Abstract
Buddhist book culture has been historically associated with traveling texts that spread Buddha's teachings across Asia. Literary artifacts emerged over time as nodes in networks that connected many people, technologies, and materials as well as different forms of engagement with the written word. Paper, wood, inks, and pigments have connected different ecological niches, linking a ‘galaxy’ of communities with different histories and different perspectives on what constitutes center and margins and their mutual relationships. While the consolidation of nation-state borders has often challenged flows across these ‘borderlands,’ new technologies have opened up avenues of communication with ‘digital dharma’ becoming an iconic form of ‘vernacularized modernity.’ Scriptures in digital form have thus expanded in new directions the web of trails that crisscrosses Himalayan transnational landscapes.

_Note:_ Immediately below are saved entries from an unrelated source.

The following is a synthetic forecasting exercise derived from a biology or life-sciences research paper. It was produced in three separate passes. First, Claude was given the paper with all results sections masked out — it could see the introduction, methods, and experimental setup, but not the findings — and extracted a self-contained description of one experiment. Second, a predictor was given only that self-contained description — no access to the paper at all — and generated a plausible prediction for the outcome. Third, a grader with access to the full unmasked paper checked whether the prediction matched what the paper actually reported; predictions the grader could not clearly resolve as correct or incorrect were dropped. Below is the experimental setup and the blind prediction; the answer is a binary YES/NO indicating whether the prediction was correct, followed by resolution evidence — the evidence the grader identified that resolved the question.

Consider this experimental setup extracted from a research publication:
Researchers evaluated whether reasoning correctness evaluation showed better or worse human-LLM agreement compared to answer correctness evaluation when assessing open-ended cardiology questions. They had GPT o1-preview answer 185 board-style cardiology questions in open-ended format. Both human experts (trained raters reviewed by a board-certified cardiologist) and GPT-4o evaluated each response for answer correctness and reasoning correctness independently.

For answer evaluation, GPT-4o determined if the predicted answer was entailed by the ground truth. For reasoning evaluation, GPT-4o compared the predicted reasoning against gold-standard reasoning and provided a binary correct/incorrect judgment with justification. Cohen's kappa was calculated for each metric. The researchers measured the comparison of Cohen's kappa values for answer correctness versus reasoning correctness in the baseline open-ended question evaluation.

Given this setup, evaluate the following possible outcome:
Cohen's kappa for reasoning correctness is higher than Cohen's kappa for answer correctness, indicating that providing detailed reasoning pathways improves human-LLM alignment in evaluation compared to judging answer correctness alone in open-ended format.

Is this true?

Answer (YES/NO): YES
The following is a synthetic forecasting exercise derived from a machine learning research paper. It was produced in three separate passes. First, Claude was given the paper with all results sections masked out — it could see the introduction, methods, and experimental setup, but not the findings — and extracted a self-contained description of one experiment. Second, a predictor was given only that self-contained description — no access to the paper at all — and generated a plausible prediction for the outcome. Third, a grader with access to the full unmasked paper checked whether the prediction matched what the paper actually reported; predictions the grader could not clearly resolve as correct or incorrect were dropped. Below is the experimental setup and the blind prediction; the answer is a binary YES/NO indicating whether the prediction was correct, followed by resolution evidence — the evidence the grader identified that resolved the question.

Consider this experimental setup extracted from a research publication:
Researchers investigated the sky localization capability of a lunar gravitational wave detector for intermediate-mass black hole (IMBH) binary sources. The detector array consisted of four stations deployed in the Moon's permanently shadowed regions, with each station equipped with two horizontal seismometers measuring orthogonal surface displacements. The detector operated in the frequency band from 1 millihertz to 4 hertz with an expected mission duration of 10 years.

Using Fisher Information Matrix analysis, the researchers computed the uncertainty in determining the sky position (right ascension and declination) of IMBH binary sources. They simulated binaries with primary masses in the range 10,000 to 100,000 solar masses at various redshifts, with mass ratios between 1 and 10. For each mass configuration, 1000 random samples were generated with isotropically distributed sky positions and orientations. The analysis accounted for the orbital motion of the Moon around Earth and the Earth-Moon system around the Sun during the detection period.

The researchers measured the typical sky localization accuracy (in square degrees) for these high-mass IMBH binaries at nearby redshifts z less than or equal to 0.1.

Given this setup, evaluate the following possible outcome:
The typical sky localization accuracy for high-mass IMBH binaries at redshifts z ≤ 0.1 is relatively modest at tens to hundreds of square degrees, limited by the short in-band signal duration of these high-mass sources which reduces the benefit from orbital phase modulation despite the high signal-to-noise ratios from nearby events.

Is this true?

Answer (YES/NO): NO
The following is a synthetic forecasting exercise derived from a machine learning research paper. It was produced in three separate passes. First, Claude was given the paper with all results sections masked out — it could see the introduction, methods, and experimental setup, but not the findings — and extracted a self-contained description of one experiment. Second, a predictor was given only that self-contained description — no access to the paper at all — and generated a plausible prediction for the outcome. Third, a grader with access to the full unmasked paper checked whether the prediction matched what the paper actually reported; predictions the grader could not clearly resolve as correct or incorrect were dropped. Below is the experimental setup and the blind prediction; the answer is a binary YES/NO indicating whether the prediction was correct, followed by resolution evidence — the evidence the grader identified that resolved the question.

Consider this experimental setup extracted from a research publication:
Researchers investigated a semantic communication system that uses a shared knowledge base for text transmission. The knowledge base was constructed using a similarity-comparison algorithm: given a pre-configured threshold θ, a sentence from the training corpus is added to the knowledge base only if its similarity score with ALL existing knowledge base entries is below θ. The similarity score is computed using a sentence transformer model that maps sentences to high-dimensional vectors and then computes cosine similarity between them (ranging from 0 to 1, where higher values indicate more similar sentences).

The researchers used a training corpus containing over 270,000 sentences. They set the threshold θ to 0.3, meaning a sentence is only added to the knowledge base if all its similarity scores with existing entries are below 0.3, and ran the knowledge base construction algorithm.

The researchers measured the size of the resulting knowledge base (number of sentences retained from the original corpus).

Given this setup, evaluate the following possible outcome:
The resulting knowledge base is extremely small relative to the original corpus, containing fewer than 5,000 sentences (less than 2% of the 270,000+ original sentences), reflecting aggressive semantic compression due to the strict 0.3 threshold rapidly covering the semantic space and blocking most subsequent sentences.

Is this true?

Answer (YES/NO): YES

Keywords: Himalaya, Buddhism, books, literary artifacts, digital technologies, transnational landscapes.
Introduction: Trans-Himalayan Routes as a Web of Cultural, Social, and Economic Connections
In different forms and at different scales, roads and pathways have shaped the existence of a multitude of different communities inhabiting different ecological niches in the Himalaya. The steep and lush southern Himalayan slopes, home to a wide range of ethnic communities with different characteristics and livelihoods, have thus been connected to the dry Tibetan plateau inhabited by high-altitude farmers and pastoralists. Trade has historically been the way in which these different communities have related to each other in multiple forms. However, relations were not only about exchanges of goods, they were also about kinship, religious ties, and the transfer of knowledge and technologies and well as literary artifacts.
The emphasis currently given to ‘roads’ in the development of these regions echoes much older pathways and ancient connections while pointing to their radical transformation. Cultural production on the Tibetan plateau and in the Himalayan regions would not have been possible without a web of relations enacted over the centuries through mountain trails and trading routes. Manuscripts and prints, both as texts and as material artifacts, tell stories not only of books carried along these pathways, passed on, copied, and translated but also of palm leaves, paper plants and paper, wood, ink, gold, pigments, and dyes which were processed, traded and often presented as merit-making offerings.